Vinte anos atrás, Carlos Drummond de Andrade nos deixava. Sua obra lírica, sempre viva desde 1930, permanece como pedra no caminho de quem lê, estuda e produz poesia no Brasil. São quase cem anos de influências e enigmas que uma obra consciente e longeva fez brotar. Há quem fale de um certo padrão-Drummond, que reveste os olhos de críticos, leitores e poetas. Uma sombra literária que (negue-se ou confirme-se) seria inescapável.

      Talvez isso se deva ao fato de a obra de Drummond possuir, nos termos da história de nosso sistema literário, uma importância somente comparável à equação literária de Machado de Assis: moderna, nacional e negativa. Sobre esse tripé, a obra de Machado consolidou a formação da literatura brasileira. Também sobre ele, Drummond construiu um estatuto lírico capaz de resgatar, do meio da festa modernista, um olhar abrangente, tenso, inquieto e torto sobre as coisas do mundo, do Brasil e da poesia. O mineiro, com o tino rápido para a sintonia do lirismo com o real foi capaz de criar versos que viraram ditos de rua, quando a norma modernista rezava exatamente o contrário. Quem já não disse: “e agora, José?”. Sua voz lírica é, portanto, algo que viceja, pelo dinamismo e pela abrangência: sendo de um, é de todos; sendo única, é muitas.

      A crítica tornou a questão sobre o estatuto do eu lírico drummondiano a busca central dos estudos sobre sua obra poética. Afonso Romano de Sant´ana foi o primeiro a obter uma visão abrangente do eu lírico de Drummond, carimbando-lhe definitivamente o rótulo da gaucherie. Em Drummond: gauche no tempo (Record, 1992), Sant´ana dá cores cósmicas, existencialistas e cosmopolitas ao torto lírico mineiro. Entretanto, a gaucherie de Drummond tem uma materialidade muito característica das pedregosas estradas de Minas, nas quais o eu incurioso recusa, nada mais nada menos, que a oferta da Máquina do Mundo. Isso foi o que mostrou Antonio Candido no seu “Inquietudes na poesia de Drummond” (Vários escritos, Duas Cidades, 1995). Para Candido, o eu drummondiano inquieta-se pelo fato de que, quando fala do mundo, ocorre-lhe que seria melhor falar do eu; quando fala do eu, sente remorso, porque seria melhor falar do mundo. Nesse hiato de frustração, estaria toda a força de uma poética vigorosa. Mais recentemente, Davi Arrigucci Jr. estruturou uma visão sólida e abrangente do eu lírico drummondiano, conferindo-lhe a característica meditativa. Em Coração Partido (CosacNaify, 2002), Arrigucci Jr. observa a postura sentimental e reflexiva do poeta. Antes de falar de si ou do mundo, segundo ele, o poeta estaria preocupado com a postura de reflexão desiludida e incômoda diante do mundo.

Linhas do conjunto de dados
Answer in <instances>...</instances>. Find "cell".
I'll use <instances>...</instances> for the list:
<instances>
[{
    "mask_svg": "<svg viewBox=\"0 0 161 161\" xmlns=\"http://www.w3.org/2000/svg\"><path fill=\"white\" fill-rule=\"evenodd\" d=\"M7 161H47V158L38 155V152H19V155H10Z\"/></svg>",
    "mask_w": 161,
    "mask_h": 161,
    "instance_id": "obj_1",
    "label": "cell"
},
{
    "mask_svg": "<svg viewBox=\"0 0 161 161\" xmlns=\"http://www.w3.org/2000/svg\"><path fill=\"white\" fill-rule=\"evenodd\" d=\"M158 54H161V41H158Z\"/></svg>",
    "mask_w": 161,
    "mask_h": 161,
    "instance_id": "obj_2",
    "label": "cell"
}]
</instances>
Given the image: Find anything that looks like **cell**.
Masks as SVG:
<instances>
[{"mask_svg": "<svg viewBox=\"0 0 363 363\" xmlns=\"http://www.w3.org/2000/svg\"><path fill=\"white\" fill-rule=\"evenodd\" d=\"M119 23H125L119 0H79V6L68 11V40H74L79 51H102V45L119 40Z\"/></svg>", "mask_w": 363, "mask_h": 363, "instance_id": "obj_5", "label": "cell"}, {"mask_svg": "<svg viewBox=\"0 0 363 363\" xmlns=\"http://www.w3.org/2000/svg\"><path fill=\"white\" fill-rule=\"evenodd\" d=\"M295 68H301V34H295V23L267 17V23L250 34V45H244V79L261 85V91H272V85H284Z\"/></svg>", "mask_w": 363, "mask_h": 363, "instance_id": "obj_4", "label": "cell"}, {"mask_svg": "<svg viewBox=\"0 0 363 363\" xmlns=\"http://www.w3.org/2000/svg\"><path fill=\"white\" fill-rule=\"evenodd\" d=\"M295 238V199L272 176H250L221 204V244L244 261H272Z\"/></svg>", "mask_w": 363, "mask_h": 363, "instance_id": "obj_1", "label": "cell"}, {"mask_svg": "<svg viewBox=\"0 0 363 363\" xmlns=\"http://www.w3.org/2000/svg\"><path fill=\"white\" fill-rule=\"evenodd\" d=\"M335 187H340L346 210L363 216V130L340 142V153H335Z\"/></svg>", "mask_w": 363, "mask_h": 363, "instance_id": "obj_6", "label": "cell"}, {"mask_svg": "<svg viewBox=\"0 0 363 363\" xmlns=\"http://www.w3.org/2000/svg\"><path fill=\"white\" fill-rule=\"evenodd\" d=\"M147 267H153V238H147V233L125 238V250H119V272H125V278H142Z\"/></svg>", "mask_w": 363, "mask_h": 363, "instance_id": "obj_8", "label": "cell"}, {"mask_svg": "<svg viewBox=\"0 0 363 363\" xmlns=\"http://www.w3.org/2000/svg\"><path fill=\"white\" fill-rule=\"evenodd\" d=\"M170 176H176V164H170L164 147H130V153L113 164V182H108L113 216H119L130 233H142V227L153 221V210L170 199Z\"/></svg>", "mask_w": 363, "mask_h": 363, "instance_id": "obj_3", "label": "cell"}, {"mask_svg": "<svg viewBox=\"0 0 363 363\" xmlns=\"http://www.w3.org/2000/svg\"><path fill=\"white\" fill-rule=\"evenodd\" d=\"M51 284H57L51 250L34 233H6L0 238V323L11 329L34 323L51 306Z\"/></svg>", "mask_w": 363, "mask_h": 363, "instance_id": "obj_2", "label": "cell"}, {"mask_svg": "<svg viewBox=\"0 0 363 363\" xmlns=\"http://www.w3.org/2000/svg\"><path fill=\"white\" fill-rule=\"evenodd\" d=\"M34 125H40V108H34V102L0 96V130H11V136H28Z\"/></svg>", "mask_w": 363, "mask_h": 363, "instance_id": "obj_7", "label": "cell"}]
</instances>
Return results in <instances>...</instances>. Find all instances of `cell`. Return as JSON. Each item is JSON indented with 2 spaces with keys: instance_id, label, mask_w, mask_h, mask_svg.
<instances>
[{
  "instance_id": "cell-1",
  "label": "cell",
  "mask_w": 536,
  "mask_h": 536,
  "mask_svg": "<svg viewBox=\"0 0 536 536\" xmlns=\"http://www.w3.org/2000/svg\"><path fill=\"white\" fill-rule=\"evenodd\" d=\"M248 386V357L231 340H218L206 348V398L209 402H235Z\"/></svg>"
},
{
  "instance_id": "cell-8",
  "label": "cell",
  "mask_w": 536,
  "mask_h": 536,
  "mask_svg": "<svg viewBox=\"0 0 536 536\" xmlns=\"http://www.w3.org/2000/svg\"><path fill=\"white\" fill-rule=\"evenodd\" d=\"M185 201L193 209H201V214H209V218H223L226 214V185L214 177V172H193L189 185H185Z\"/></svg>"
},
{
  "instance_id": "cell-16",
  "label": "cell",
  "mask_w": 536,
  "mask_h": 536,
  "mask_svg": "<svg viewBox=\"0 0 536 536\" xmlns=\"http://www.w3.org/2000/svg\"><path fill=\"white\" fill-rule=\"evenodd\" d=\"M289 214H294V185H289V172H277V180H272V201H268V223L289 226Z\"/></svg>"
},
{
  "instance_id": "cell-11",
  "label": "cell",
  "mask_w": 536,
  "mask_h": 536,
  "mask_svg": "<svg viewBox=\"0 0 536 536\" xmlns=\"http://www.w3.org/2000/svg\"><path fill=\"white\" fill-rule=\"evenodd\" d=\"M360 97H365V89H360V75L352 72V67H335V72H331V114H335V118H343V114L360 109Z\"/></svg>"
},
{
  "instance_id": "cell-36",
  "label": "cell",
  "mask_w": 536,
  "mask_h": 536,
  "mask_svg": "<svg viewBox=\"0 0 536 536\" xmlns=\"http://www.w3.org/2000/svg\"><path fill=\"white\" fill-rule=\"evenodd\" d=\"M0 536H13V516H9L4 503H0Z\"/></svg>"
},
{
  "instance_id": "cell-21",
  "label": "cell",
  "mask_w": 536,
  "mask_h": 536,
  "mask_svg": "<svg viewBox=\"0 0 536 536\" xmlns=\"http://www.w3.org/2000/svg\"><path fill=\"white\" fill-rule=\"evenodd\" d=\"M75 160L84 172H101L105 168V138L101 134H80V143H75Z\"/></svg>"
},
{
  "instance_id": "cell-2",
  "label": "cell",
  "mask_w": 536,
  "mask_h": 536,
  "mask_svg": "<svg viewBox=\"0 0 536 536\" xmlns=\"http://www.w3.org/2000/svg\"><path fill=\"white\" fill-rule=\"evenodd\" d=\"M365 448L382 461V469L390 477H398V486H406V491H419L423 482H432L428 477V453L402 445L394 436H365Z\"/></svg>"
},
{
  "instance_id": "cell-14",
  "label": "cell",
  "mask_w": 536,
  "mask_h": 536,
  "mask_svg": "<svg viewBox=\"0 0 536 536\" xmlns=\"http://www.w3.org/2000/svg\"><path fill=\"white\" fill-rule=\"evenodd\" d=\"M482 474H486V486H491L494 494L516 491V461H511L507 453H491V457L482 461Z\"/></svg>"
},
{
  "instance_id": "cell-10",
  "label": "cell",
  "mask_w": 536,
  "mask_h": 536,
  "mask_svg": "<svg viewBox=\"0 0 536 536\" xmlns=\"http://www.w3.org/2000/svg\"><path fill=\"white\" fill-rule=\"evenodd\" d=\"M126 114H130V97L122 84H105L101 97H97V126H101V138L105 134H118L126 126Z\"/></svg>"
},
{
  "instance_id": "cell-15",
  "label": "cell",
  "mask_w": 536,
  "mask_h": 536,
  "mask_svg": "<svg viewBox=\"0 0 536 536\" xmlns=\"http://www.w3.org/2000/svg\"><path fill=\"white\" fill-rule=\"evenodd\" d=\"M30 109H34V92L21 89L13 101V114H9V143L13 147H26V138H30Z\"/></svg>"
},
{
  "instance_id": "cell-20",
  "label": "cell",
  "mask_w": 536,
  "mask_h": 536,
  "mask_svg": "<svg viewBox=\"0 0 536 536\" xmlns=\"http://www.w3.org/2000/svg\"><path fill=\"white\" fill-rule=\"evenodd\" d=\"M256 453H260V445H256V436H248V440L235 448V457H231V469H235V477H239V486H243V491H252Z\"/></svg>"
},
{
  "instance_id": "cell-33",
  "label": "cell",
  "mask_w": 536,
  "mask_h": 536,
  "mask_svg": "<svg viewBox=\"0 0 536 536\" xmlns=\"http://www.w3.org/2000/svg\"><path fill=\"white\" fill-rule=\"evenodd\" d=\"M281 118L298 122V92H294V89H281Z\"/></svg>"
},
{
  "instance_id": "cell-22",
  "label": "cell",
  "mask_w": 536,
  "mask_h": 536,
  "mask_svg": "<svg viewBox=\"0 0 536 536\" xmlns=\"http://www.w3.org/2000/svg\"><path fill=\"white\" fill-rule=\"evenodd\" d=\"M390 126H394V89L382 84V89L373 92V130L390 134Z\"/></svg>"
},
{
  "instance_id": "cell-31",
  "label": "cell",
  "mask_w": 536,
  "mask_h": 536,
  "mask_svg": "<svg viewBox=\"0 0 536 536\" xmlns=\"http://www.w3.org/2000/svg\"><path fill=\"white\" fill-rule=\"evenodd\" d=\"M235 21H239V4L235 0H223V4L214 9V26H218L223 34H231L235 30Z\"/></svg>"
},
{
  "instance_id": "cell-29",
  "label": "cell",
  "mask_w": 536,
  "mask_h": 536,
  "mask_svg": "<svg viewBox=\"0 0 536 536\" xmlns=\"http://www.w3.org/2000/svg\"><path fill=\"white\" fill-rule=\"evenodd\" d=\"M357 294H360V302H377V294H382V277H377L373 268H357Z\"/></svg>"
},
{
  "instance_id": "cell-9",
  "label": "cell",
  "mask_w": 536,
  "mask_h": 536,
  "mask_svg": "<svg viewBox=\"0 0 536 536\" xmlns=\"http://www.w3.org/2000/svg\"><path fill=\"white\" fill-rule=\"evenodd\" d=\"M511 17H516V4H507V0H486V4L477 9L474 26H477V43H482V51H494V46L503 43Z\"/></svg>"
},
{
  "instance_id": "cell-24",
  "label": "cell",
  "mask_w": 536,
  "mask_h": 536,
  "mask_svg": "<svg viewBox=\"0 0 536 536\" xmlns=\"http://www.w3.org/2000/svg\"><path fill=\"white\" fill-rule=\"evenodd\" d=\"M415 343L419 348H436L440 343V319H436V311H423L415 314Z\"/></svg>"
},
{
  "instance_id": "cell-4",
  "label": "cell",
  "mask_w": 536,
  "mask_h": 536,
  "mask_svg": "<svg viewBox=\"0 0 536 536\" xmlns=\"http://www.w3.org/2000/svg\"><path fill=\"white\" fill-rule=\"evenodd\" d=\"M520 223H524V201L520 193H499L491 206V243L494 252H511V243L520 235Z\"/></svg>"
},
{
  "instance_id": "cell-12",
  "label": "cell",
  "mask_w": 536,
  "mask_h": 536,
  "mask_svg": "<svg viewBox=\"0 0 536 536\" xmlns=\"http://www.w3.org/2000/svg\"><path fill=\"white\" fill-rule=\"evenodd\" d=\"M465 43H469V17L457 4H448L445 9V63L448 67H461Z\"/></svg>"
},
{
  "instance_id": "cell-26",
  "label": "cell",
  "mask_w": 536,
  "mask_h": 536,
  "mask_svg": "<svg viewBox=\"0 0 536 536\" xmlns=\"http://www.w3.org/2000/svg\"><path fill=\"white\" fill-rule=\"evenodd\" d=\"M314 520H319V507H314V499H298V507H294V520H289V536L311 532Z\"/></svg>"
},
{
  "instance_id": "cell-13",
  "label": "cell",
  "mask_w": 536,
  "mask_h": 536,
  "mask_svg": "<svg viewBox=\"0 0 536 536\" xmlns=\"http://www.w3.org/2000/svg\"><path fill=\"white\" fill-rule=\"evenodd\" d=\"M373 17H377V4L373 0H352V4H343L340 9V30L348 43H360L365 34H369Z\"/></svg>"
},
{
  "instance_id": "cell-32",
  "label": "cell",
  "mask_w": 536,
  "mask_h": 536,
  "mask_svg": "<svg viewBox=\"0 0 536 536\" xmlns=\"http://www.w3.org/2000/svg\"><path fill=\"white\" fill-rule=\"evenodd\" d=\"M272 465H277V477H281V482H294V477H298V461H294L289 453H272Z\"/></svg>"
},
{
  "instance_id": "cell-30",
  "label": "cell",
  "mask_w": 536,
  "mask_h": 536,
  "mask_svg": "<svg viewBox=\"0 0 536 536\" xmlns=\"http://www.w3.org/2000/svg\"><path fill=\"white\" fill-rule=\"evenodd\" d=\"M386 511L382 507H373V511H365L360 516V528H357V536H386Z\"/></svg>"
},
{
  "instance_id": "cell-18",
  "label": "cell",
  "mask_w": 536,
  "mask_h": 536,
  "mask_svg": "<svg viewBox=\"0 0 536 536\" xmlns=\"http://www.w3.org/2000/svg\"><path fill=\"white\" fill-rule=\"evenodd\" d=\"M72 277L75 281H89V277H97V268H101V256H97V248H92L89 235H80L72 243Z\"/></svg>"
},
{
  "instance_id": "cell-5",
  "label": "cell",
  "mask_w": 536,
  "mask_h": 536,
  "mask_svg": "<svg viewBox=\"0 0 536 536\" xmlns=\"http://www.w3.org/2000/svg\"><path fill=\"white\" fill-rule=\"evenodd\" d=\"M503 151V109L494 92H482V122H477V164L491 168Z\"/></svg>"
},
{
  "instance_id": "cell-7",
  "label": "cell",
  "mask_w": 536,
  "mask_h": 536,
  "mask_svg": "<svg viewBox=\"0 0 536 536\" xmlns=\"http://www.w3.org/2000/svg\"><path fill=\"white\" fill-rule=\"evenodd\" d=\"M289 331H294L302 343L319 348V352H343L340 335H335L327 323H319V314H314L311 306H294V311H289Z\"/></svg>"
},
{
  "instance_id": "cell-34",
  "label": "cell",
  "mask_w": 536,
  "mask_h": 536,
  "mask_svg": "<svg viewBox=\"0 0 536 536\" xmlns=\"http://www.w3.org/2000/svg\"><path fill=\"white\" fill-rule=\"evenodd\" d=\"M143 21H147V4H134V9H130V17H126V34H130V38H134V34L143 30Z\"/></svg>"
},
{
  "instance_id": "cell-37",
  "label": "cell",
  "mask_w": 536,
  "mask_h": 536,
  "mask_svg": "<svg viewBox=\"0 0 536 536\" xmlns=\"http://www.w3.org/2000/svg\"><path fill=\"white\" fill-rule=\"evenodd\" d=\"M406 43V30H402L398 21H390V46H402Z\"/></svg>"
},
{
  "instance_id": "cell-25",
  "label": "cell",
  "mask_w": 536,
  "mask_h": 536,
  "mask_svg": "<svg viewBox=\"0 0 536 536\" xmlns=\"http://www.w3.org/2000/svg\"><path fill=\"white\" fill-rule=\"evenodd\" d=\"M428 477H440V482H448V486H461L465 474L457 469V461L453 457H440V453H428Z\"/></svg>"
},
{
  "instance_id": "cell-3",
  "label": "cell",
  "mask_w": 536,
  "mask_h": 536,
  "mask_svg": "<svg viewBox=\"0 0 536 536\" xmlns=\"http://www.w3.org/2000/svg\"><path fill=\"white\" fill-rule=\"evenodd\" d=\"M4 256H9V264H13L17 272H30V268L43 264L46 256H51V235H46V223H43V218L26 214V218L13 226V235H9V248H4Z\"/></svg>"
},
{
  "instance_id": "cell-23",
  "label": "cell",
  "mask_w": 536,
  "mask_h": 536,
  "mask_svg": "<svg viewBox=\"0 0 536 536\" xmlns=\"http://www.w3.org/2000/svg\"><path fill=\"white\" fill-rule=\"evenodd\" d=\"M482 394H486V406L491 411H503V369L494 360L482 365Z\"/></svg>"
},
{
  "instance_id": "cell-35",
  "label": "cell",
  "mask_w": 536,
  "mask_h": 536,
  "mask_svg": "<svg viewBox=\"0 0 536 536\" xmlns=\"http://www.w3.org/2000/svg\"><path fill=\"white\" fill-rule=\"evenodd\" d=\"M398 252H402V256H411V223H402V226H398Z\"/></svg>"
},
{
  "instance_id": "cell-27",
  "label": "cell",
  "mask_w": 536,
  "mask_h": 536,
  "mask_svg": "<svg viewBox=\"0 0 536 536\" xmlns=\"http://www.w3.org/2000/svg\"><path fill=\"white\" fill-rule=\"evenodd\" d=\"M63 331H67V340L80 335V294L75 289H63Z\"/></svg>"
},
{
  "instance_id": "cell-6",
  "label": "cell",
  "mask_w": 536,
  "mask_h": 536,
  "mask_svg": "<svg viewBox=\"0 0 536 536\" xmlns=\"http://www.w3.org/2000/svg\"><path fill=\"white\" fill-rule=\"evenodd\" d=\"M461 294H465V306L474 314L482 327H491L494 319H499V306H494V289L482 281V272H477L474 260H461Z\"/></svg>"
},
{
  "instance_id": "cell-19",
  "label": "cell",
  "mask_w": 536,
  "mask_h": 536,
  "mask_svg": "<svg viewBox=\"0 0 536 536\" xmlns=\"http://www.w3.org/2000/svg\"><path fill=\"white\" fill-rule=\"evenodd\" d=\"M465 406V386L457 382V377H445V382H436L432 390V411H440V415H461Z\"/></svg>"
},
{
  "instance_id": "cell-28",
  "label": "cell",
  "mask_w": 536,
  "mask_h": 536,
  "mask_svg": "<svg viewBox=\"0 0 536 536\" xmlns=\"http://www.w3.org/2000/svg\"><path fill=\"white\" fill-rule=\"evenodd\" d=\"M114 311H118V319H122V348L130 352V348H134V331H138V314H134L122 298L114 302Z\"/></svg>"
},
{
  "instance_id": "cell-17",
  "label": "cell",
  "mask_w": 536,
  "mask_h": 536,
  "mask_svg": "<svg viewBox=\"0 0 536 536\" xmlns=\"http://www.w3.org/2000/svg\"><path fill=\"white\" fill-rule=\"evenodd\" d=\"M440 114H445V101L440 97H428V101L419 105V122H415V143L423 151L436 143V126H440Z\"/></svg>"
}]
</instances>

> **Objetivo do exercício**
Extraia do texto sobre Drummond, sem nenhuma alteração, o trecho que se inicia pelas palavras "Vinte anos atrás, Carlos" e se encerra em "confirme-se) seria inescapável.".

> **Resposta escrita**
Vinte anos atrás, Carlos Drummond de Andrade nos deixava. Sua obra lírica, sempre viva desde 1930, permanece como pedra no caminho de quem lê, estuda e produz poesia no Brasil. São quase cem anos de influências e enigmas que uma obra consciente e longeva fez brotar. Há quem fale de um certo padrão-Drummond, que reveste os olhos de críticos, leitores e poetas. Uma sombra literária que (negue-se ou confirme-se) seria inescapável.